EXERCISE INPUT:
┄┄┄┄┄┄┄┄┄┄

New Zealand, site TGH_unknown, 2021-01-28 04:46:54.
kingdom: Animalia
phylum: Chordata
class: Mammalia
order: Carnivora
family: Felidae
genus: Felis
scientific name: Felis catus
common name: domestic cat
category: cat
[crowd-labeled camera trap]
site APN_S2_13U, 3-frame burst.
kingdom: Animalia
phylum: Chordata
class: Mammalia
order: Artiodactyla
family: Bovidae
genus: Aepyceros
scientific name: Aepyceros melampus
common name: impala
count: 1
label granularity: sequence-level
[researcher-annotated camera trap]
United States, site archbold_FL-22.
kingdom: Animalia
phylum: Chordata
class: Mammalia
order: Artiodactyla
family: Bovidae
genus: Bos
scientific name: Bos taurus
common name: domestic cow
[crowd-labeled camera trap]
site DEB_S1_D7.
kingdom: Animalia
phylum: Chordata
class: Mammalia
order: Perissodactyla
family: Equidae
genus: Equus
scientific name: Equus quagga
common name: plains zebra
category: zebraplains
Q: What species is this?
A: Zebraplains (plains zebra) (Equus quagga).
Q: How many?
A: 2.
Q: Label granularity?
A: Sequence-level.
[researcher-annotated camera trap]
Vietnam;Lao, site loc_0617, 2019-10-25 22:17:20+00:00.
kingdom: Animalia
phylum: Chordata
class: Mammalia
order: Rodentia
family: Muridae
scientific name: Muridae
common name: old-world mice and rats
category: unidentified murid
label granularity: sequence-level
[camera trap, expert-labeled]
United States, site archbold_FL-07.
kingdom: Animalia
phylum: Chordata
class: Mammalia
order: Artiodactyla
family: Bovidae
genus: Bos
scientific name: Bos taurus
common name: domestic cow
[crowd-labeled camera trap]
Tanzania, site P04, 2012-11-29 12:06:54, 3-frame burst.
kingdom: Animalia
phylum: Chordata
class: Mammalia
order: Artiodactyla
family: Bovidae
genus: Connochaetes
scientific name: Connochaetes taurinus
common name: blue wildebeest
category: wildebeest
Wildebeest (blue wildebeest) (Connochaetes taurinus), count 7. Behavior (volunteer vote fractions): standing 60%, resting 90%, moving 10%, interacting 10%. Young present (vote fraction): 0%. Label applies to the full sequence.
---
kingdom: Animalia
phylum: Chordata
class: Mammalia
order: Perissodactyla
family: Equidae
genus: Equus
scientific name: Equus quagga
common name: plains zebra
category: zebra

┄┄┄┄┄┄┄┄┄┄

WHAT IS BEING ASKED: Out of the entries, report each line that contains the word "common".

FINISHED EXERCISE:
common name: domestic cat
common name: impala
common name: domestic cow
common name: plains zebra
common name: old-world mice and rats
common name: domestic cow
common name: blue wildebeest
common name: plains zebra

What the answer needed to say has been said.